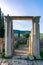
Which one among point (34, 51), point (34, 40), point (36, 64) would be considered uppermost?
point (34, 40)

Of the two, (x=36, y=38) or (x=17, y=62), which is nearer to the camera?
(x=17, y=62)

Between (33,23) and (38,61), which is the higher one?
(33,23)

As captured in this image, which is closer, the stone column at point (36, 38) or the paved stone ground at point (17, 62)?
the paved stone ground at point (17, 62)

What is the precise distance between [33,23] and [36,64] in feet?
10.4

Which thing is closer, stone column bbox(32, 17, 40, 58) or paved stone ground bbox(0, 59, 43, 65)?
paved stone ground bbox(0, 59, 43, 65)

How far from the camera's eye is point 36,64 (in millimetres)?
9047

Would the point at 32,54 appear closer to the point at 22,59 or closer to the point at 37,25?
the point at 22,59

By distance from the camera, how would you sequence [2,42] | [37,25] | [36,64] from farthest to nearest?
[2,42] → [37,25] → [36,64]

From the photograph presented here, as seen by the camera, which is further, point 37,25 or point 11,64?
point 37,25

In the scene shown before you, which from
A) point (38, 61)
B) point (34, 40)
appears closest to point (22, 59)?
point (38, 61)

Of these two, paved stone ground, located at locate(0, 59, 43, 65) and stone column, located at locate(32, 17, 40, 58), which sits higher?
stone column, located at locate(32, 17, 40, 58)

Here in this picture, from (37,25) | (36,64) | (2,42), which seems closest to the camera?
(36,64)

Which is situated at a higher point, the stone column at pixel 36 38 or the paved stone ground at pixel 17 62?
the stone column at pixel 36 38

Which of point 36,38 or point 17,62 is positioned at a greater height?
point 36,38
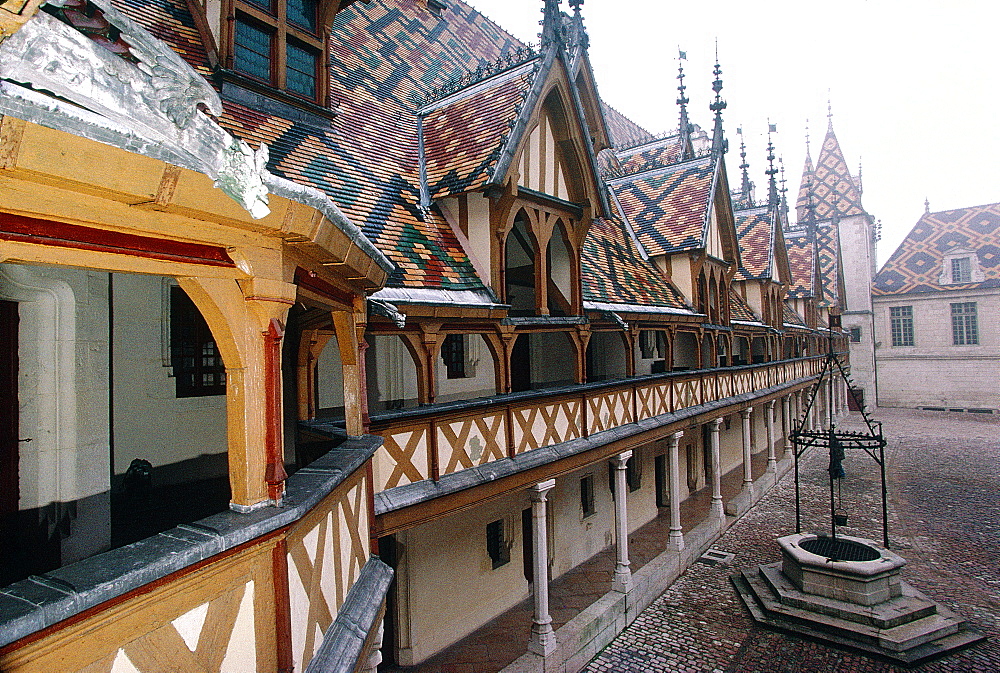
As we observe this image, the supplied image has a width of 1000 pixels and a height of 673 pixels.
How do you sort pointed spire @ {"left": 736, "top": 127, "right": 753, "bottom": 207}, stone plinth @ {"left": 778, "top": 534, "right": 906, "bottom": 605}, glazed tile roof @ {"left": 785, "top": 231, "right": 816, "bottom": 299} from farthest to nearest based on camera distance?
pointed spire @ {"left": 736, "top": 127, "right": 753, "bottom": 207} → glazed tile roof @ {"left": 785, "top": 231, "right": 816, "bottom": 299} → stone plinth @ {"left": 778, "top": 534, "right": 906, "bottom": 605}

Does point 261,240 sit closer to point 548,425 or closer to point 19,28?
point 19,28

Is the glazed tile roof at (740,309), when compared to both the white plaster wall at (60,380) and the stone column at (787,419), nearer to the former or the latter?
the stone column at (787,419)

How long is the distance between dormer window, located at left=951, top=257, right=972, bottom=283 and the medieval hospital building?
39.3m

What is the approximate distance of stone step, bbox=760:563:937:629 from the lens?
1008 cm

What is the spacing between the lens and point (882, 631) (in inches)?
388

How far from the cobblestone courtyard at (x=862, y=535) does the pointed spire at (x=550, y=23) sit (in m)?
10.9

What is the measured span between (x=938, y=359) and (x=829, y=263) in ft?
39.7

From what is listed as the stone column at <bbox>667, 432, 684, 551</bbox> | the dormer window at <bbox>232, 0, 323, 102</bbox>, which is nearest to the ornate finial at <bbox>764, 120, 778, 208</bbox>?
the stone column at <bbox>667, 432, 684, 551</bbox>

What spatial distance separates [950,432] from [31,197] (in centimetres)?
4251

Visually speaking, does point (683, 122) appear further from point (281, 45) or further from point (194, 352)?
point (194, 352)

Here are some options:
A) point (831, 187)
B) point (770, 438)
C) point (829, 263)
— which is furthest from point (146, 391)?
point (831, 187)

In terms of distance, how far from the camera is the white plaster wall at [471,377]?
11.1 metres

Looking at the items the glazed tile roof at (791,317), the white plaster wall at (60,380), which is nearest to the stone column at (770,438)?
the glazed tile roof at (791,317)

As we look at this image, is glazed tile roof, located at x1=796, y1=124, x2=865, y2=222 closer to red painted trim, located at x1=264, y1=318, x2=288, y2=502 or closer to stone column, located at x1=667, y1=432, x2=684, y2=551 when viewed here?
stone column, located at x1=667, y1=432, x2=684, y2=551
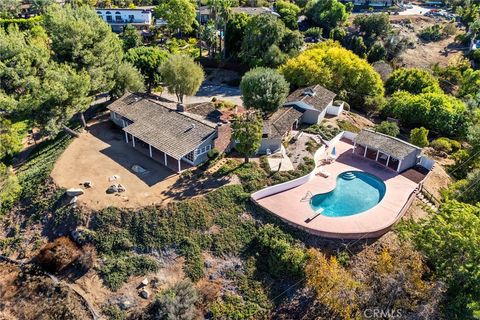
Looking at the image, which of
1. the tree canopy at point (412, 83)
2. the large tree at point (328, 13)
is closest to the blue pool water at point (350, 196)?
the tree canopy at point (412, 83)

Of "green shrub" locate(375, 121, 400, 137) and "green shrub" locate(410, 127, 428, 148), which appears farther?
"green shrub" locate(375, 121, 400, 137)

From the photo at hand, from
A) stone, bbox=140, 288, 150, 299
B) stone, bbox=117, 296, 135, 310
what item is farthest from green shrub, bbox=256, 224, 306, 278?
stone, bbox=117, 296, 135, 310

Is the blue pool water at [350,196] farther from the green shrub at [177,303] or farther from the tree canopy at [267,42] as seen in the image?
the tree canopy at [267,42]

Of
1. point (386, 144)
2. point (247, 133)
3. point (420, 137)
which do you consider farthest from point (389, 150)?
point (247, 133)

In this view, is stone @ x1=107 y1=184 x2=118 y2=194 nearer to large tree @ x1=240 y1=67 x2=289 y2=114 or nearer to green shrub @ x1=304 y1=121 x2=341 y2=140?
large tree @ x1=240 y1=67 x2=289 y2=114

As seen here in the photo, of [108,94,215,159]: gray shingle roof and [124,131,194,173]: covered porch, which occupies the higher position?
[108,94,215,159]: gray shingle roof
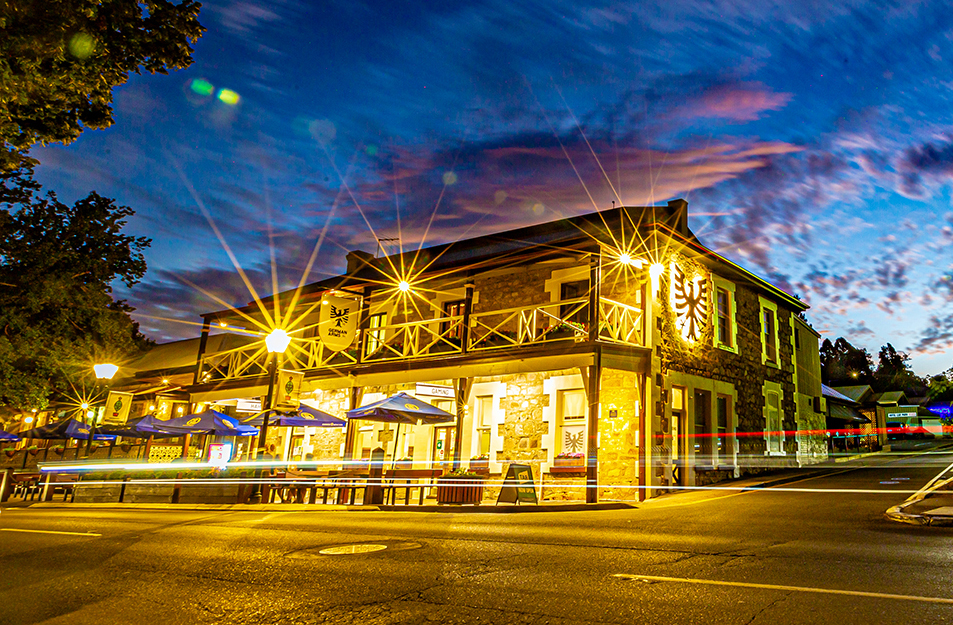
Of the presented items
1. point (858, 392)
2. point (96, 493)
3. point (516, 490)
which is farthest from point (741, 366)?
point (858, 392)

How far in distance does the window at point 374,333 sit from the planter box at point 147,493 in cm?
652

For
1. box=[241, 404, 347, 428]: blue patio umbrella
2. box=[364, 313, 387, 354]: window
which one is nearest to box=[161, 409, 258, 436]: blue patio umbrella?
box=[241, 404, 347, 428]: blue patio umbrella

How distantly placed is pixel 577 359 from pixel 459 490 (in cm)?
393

------------------------

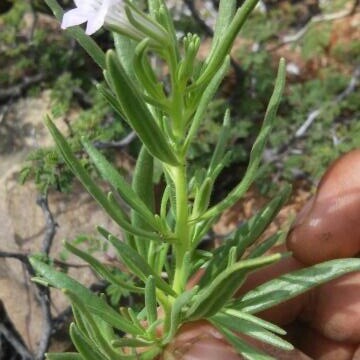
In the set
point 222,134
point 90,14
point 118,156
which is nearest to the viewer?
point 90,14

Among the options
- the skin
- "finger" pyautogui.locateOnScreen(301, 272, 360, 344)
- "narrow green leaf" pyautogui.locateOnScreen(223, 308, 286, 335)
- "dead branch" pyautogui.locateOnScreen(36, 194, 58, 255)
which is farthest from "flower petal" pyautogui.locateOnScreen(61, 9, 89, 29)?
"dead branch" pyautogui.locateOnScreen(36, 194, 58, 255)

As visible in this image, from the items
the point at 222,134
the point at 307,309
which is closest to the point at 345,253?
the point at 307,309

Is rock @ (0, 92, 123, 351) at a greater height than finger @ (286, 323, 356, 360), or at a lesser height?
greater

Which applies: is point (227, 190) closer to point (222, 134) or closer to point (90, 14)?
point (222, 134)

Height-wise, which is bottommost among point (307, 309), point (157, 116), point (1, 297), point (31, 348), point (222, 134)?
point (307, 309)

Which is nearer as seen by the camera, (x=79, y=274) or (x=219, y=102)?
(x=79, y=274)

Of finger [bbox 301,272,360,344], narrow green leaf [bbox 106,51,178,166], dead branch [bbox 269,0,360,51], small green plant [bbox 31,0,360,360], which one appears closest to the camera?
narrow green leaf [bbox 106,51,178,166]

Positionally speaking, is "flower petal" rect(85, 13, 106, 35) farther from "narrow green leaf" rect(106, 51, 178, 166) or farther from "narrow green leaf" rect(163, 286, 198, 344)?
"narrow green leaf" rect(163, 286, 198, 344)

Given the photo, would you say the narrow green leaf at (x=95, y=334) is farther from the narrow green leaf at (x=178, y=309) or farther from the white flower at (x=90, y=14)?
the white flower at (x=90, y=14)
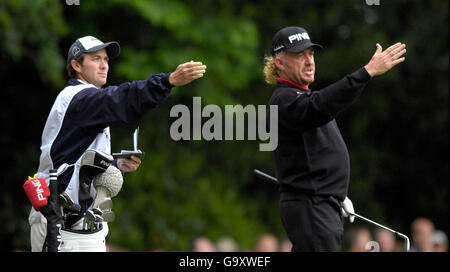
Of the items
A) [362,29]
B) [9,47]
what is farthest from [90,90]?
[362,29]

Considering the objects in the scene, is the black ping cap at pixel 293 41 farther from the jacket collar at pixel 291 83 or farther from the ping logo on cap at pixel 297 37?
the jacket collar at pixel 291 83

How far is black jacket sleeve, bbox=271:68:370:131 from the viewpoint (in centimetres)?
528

------------------------

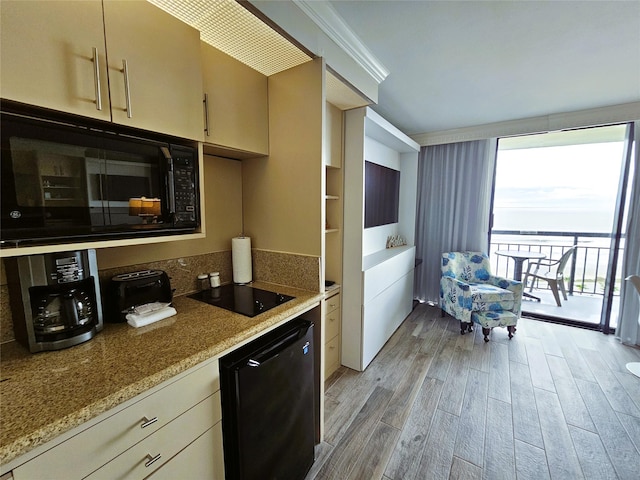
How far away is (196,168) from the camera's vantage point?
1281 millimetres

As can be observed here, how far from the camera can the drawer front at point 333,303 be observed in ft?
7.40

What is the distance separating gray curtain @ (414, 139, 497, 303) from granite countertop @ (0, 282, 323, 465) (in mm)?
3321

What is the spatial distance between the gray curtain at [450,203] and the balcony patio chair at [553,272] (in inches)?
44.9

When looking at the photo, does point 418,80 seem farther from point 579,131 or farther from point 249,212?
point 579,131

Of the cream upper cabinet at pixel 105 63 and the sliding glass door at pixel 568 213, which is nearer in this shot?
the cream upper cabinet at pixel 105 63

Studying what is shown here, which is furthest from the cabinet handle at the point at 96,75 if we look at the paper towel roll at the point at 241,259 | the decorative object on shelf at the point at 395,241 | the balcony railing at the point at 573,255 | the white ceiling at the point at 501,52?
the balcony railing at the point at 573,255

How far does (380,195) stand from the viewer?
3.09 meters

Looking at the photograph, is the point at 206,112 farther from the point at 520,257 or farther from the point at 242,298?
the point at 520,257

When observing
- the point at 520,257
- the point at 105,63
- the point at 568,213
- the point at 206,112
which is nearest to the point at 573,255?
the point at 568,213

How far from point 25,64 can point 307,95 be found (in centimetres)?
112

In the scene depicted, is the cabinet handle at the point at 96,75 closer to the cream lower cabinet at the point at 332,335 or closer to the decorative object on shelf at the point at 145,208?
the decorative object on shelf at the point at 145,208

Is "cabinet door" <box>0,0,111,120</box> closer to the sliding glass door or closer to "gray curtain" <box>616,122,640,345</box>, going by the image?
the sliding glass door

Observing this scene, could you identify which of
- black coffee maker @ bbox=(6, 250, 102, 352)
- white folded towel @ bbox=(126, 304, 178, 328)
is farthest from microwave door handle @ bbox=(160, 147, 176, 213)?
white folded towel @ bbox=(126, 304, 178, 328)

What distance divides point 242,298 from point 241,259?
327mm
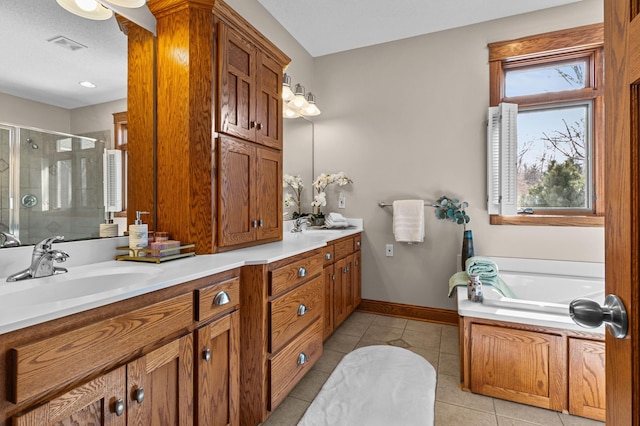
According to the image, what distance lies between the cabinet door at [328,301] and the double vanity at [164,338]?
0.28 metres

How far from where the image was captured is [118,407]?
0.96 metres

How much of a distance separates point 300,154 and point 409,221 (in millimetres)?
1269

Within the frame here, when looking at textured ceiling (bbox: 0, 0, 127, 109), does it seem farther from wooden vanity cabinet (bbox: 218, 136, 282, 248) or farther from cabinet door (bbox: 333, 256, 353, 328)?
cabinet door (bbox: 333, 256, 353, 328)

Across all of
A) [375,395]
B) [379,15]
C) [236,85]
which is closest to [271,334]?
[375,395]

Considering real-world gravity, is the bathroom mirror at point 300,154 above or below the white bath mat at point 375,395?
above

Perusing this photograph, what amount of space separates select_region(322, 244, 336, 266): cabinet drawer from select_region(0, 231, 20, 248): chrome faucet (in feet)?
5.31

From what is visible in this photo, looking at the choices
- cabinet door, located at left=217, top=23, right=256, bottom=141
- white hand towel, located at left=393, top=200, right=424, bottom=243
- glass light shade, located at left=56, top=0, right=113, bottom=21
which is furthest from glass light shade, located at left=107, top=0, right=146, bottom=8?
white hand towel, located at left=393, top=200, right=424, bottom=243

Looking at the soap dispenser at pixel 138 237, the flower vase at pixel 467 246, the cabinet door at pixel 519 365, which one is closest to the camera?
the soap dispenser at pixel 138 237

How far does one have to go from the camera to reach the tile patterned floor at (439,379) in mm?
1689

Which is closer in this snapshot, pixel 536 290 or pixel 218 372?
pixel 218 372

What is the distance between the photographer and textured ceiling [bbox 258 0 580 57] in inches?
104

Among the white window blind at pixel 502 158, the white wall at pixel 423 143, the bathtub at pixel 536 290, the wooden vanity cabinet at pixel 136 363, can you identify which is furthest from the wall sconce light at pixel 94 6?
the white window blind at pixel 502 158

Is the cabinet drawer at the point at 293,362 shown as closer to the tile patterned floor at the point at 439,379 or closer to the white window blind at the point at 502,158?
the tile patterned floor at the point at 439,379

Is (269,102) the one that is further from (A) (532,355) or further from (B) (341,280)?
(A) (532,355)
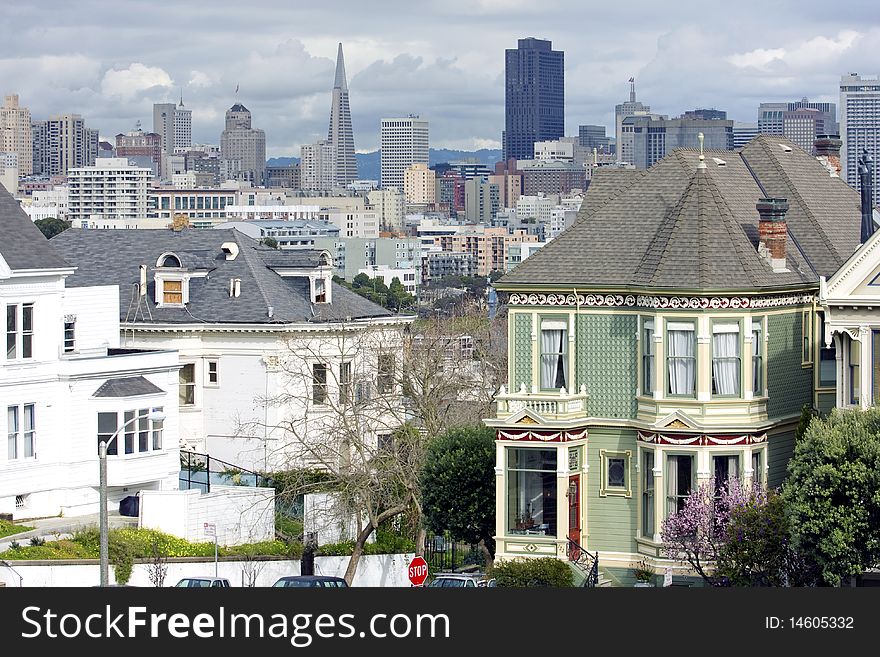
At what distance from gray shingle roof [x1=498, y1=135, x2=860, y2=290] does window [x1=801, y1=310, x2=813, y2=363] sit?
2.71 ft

------------------------

* TASK DESCRIPTION: Count the lines in the records that contain the word "pool", and reply with only that number.

* RESULT OF THE TASK: 2